For both oligosaccharides, HISQC spectra showed cross peaks for seven lysine residues in the bound form — K25, K41, K49, K52, K64, K65 and K69 (Fig. 3). Absence of a peak for K76 indicates that it is not involved in binding though it is in the proximity of other lysines. Of the lysines observed in the HISQC spectrum, all except K41 show significant chemical shift difference for N_ζ between the free and bound forms. Considering K41 was observed in the free HISQC spectrum, we conclude that it is not involved in direct binding but in intramolecular interactions that render slower hydrogen exchange between this side chain and water. This is also validated from the observations that K41 showed no backbone CSP, and was not identified as a binding residue in the structural models. This residue is not conserved, and most CXCR2-activating chemokines have a polar residue at this location indicating that any role for this lysine is unrelated to GAG function. We observe that the intensities of the HISQC peaks are not uniform, and that K49 and K52 are weaker, suggesting these residues are more solvent exposed. These observations are consistent with the MD simulation studies that identified K25, K64, K65, and K69 as involved in contact ion pair and K49 and K52 as involved in solvent-separated ion-pair interactions⁵. K76 showed significant backbone CSP, but was not detected in the HISQC spectrum. The identity of K76 in the H2CN spectrum was confirmed using the K76A mutant, and N_ζ chemical shift was observed to be essentially the same between the free and bound forms, indicating that the backbone chemical shift change must be due to indirect interactions such as structuring of the helix.

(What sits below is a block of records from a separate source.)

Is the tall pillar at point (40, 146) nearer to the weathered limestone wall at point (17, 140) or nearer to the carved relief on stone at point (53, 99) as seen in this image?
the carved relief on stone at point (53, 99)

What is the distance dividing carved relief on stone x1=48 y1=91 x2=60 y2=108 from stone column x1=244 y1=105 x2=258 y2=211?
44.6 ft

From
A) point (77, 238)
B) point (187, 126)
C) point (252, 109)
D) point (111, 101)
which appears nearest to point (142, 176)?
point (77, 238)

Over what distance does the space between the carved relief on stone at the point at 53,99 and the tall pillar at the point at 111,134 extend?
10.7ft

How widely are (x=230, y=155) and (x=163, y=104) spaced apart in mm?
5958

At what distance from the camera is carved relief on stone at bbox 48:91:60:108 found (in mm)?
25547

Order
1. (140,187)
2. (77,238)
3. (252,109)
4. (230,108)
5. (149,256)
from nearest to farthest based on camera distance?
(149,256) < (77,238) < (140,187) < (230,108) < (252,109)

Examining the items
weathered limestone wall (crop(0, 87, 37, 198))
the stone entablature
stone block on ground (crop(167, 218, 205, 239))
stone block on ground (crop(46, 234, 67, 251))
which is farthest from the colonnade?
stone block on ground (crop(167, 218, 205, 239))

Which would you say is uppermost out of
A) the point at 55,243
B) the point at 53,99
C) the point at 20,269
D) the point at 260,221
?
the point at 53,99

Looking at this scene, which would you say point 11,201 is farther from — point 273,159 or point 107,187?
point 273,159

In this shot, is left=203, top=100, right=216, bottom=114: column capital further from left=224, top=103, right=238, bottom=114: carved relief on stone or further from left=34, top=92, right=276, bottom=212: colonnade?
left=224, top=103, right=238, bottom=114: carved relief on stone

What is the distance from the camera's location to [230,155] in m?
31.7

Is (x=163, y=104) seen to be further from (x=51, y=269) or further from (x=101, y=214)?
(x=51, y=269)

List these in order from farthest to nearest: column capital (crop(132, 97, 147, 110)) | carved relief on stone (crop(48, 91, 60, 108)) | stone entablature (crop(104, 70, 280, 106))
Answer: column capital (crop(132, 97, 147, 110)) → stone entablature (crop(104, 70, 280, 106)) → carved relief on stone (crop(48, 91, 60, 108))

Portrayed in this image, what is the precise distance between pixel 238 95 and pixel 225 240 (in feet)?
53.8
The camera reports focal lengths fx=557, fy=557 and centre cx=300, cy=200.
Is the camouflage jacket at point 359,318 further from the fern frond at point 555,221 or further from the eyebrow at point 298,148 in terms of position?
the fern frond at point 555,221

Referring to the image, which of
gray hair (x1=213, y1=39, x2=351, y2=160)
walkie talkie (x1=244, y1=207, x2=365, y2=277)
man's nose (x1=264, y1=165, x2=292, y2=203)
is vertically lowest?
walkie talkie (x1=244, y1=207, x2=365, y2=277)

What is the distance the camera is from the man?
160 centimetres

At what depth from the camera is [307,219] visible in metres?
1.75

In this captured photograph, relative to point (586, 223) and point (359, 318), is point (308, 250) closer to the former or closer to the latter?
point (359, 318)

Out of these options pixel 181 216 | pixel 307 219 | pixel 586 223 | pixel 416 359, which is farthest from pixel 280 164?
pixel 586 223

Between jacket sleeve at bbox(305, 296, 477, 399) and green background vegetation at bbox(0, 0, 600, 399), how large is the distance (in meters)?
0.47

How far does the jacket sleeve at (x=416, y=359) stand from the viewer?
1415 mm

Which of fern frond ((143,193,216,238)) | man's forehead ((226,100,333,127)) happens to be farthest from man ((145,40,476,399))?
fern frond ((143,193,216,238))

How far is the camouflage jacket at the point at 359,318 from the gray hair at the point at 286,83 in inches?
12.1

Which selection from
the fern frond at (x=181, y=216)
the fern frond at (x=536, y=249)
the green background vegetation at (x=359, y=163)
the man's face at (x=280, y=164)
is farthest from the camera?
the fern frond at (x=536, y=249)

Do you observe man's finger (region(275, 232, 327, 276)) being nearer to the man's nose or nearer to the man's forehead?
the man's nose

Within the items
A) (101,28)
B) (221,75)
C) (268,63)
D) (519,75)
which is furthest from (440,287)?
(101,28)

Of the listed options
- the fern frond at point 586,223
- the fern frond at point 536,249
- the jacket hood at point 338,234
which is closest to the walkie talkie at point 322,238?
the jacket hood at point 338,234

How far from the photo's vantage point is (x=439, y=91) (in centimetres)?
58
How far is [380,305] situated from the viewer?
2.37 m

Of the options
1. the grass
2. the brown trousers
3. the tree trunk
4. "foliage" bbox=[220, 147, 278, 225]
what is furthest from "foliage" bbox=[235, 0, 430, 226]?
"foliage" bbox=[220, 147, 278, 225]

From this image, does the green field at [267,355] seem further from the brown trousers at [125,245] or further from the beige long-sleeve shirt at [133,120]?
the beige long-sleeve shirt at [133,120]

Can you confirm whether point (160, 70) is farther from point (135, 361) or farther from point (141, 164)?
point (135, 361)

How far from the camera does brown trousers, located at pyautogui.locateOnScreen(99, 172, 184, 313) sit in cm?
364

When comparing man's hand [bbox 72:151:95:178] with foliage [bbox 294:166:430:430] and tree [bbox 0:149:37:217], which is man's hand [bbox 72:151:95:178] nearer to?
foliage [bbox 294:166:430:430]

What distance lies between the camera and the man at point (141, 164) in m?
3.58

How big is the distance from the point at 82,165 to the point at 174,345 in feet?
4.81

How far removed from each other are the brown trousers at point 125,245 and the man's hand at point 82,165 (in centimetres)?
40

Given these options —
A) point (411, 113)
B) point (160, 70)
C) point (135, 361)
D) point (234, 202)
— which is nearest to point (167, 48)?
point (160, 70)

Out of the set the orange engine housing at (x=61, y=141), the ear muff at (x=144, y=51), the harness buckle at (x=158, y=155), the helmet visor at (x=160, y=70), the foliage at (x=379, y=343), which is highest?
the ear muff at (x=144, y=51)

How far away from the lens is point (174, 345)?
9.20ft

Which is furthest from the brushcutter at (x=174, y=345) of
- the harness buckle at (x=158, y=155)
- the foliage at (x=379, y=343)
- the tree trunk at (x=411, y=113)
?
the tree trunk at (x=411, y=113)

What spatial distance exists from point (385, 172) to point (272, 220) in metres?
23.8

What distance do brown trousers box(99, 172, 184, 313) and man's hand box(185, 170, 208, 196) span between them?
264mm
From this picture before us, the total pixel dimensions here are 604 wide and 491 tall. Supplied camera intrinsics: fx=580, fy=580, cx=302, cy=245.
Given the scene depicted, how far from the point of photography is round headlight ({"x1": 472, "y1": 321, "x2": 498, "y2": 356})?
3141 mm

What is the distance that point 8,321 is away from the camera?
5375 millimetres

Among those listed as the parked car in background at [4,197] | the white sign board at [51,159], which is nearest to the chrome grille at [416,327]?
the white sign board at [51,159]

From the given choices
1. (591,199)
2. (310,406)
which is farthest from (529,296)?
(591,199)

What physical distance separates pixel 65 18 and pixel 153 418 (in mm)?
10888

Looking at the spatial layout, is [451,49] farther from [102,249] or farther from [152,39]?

In conclusion, we show that two NMR properties, observing the N_ζH₃⁺ peak in the HISQC spectrum and binding-induced N_ζ chemical shift change, can serve as useful probes for identifying binding-interface lysines in protein-heparin complexes. We further show direct detection and characterization of side chain interactions, unlike backbone chemical shift changes, are less likely to suffer from false positives or false negatives, and also minimize the need for mutational and functional studies.